И вновь, и опять возвращалась дума воеводы к народу, с которым заперт он в крепостных стенах, и каждый раз его уверенность в воинских качествах осажденных русских людей сливалась со смутным беспокойством, что «людишки возгордятся», почувствуют себя не «прахом», а «солью земли».
Уже было поздно, а воевода все не мог себя заставить лечь в постель. Поглаживая больную ногу, он сидел в кресле, погруженный в нескончаемые думы.
Свет «неугасимой» лампады дробился на золотом венце большой иконы Георгия-победоносца. Воинственный святой, выгнув широкую в позолоченном панцыре грудь, поражал дракона. Под струистым светом нежнорыжие волосы Георгия будто слегка развевались, как живые. Вдруг воевода повернул голову — и изумленно увидел Данилу Селевина, одетого в богатый панцырь, а неподалеку в полном воеводском наряде стоял другой молодец — Иван Суета. И тем же спокойно-гордым взором, что и сегодня на совете, глядел Суета на князя Долгорукого. Оба молодца прошли мимо воеводы, сияя такой могучей и победительной красотой, что Григорий Борисович даже вскрикнул.
«Никак я вздремнул?» — испуганно пробормотал он, протирая глаза.
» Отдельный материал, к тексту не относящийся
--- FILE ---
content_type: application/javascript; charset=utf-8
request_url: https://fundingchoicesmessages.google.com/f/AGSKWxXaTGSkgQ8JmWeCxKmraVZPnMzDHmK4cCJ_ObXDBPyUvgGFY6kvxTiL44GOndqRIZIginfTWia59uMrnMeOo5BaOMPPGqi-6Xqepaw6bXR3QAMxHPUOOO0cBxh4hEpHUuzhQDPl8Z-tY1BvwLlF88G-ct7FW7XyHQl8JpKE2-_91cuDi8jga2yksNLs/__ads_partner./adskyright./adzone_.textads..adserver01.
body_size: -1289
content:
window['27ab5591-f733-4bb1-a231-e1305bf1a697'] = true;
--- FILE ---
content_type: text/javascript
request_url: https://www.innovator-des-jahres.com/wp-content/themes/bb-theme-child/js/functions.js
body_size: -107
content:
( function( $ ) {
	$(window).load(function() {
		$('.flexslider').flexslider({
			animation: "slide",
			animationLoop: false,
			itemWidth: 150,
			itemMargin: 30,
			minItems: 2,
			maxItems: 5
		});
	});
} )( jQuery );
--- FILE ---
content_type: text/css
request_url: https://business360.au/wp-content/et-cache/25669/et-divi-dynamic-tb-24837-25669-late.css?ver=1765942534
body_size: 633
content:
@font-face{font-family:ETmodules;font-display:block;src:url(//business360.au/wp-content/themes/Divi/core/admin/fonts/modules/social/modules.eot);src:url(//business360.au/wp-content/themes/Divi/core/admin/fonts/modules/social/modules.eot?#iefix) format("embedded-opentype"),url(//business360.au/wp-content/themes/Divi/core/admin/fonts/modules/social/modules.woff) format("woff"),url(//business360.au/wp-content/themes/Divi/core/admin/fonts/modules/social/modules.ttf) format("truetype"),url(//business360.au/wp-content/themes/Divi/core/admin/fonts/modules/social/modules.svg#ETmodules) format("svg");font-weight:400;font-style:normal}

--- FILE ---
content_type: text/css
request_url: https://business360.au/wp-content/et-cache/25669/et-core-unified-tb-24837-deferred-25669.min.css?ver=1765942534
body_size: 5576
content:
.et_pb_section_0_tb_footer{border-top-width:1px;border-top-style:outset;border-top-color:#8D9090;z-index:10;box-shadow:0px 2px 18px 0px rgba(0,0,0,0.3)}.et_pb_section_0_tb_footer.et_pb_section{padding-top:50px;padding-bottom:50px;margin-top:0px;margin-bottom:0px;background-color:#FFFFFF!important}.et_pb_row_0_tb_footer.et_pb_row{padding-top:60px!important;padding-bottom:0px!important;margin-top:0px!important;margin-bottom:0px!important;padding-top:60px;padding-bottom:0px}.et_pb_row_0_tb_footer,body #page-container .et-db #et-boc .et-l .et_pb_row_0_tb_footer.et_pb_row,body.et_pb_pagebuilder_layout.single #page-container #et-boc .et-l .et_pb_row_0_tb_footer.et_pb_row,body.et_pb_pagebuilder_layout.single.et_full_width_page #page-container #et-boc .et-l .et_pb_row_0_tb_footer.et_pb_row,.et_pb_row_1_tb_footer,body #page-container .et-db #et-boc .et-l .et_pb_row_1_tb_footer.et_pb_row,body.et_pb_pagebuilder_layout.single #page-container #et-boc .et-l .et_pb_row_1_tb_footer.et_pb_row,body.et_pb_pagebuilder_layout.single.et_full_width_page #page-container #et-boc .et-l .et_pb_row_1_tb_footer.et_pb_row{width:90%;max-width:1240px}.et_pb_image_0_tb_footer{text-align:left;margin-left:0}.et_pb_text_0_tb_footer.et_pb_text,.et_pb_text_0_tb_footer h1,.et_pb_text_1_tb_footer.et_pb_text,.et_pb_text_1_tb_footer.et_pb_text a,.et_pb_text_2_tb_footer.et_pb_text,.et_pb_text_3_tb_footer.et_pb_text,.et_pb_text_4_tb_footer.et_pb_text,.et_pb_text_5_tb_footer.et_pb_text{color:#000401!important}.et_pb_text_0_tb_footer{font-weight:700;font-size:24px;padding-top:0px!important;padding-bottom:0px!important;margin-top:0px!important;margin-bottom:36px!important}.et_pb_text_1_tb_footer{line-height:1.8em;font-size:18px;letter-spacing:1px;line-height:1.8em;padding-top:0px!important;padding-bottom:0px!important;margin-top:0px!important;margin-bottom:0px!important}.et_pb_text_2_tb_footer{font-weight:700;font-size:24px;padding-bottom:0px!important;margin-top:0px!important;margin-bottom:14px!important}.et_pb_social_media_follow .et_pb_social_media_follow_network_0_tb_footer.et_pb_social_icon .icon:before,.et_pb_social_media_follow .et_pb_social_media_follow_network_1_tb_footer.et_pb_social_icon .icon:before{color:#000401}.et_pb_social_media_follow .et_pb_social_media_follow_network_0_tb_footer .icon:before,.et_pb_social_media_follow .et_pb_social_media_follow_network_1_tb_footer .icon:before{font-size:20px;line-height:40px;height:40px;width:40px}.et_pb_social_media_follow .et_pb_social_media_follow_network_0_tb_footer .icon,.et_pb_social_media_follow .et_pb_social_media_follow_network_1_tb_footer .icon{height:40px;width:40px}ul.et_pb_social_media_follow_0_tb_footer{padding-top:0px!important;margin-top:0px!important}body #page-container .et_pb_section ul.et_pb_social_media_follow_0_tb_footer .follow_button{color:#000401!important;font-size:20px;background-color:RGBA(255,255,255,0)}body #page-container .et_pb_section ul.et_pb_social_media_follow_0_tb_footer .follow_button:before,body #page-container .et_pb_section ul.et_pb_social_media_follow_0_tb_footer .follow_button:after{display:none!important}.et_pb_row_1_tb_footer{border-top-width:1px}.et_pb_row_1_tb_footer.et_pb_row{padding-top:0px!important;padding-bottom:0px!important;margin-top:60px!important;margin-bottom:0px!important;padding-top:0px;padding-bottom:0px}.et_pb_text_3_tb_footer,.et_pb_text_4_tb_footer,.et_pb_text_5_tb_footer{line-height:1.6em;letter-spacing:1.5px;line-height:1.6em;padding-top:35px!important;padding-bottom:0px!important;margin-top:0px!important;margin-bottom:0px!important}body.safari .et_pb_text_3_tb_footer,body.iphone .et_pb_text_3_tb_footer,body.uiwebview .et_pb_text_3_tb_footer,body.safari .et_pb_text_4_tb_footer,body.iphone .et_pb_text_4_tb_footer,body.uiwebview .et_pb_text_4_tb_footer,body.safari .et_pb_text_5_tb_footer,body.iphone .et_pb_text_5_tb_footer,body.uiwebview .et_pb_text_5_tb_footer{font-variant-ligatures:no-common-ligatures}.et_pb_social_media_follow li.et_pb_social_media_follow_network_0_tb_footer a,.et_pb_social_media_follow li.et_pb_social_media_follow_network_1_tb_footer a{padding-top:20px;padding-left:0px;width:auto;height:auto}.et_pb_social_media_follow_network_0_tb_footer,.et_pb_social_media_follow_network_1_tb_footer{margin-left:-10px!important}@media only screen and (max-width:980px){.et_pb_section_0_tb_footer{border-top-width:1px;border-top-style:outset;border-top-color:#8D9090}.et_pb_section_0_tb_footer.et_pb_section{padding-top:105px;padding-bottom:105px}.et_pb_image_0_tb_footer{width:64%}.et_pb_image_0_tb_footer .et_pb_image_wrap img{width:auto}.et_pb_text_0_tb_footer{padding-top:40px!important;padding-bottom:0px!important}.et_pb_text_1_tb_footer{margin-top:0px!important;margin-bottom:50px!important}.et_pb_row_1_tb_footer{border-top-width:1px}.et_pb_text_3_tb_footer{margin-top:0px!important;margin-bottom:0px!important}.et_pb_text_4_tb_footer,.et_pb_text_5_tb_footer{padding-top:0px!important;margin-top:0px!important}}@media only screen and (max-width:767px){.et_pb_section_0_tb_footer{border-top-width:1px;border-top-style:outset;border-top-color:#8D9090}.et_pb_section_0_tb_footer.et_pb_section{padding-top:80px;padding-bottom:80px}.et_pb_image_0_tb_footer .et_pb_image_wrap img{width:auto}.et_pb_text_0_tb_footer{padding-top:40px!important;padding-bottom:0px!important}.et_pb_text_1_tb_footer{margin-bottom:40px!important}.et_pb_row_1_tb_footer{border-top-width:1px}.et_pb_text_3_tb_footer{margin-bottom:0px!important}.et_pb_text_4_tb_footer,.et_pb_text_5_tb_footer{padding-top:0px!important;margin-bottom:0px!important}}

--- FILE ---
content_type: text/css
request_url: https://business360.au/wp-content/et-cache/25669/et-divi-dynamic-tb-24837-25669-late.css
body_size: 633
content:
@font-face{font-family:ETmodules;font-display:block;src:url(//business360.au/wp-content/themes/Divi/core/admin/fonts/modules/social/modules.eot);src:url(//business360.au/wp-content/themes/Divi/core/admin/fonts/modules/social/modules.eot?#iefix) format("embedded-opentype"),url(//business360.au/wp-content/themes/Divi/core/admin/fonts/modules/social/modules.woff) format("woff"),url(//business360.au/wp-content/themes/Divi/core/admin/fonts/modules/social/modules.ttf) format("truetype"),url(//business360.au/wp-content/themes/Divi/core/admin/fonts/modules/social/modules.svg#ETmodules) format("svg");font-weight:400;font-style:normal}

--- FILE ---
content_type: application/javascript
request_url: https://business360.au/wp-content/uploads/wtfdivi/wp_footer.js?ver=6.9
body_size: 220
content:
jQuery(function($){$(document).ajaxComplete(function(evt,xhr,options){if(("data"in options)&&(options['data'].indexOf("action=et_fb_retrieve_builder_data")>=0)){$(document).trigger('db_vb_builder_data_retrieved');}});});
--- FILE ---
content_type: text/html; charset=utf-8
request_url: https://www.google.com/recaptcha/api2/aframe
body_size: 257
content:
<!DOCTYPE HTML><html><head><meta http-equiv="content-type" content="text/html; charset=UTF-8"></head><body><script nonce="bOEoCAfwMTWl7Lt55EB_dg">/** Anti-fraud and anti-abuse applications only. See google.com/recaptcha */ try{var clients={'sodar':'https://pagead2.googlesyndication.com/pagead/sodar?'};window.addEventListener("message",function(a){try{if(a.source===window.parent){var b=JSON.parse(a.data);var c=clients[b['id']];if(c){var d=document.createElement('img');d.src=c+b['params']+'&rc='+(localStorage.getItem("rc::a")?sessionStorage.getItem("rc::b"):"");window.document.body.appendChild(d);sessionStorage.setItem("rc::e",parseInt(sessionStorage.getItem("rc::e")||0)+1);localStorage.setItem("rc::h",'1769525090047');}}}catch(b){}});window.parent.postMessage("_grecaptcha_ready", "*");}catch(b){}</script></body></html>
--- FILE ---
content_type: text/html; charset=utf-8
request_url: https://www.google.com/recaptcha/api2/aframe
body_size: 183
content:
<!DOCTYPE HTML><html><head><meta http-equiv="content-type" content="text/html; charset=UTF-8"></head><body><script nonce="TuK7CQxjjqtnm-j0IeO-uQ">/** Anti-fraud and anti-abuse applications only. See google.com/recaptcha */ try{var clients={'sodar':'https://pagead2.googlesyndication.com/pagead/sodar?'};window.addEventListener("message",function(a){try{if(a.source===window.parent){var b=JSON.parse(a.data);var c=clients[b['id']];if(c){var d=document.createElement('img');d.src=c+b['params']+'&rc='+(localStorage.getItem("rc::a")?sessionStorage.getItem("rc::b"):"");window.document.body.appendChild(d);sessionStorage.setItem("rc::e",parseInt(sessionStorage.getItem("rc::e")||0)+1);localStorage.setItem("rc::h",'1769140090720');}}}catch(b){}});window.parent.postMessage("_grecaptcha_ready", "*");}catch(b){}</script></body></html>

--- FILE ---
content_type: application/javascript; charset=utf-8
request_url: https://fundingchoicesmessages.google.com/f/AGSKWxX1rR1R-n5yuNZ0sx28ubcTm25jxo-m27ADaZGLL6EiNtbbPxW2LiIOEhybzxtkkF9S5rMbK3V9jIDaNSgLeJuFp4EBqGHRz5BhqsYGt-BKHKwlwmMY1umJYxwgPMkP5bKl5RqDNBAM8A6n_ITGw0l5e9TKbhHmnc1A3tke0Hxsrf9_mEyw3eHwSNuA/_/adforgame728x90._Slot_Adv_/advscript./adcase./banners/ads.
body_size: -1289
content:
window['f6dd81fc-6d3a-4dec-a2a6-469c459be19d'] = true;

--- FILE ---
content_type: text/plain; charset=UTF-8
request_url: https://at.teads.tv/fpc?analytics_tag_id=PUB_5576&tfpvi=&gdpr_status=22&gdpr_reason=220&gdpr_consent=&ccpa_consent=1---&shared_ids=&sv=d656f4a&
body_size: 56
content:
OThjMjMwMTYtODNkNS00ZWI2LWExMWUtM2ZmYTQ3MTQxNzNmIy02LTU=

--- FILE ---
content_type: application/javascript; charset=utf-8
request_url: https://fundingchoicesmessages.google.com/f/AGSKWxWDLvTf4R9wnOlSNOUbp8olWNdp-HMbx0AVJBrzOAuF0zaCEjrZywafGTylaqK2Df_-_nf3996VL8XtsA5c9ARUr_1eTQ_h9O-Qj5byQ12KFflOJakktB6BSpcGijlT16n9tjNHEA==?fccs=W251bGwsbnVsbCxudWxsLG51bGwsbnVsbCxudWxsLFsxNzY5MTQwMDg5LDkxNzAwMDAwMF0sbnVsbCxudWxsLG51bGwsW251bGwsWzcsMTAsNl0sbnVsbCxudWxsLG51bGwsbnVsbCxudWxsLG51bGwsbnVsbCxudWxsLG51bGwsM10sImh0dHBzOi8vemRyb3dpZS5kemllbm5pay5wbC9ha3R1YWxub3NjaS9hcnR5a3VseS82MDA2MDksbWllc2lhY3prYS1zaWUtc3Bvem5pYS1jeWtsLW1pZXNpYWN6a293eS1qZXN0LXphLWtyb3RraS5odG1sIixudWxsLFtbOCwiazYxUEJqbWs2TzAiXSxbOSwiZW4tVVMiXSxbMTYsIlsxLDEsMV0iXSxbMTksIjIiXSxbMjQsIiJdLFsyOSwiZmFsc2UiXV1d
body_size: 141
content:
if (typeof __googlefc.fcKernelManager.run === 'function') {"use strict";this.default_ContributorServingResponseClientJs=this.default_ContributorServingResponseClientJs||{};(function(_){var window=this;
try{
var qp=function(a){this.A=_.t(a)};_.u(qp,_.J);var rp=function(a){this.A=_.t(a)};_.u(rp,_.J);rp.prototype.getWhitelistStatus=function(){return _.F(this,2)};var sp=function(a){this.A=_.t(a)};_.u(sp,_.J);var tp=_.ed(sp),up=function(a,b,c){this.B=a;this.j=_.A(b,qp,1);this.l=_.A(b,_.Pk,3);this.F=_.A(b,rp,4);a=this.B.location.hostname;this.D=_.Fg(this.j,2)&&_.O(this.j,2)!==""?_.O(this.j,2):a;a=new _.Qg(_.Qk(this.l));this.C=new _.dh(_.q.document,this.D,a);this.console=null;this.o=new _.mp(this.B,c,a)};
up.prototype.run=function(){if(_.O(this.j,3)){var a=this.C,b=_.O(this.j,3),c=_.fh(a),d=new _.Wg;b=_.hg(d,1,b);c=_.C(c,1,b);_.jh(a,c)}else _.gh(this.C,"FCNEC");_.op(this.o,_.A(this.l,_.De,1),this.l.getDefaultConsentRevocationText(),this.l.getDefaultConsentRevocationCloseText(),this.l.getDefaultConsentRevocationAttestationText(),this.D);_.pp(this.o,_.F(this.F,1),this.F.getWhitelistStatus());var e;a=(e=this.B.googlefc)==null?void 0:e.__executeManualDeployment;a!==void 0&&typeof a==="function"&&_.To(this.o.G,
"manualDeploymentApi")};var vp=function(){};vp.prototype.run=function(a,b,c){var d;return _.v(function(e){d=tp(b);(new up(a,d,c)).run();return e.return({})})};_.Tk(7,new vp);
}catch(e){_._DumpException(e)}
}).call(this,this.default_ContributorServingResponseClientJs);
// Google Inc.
В ночном воздухе звучно доносилась музыка из польского лагеря. Обычно там играли веселое, плясовое, большей частью мазурки (князь неплохо распознавал иноземные мелодии), а сегодня музыка была гремучая, очень бурная. Переливы труб, гром барабанов и литавр бешеной стаей неслись в ночь. Воевода опять вспомнил о тридцати тысячах неприятельского войска, о своей боязни, чтобы «черны людишки не возгордилися», о своих неладах с соборными старцами, о новых неприятностях, которые наверняка еще будут… Потом с тревогой подумал о кормлении защитников, о запасах в житницах и в погребах — и наконец должен был признаться, что в таком трудном положении еще не бывал никогда. Жизнь показалась ему сложной и запутанной, а сам себе он напомнил зайца, попавшего в тенета.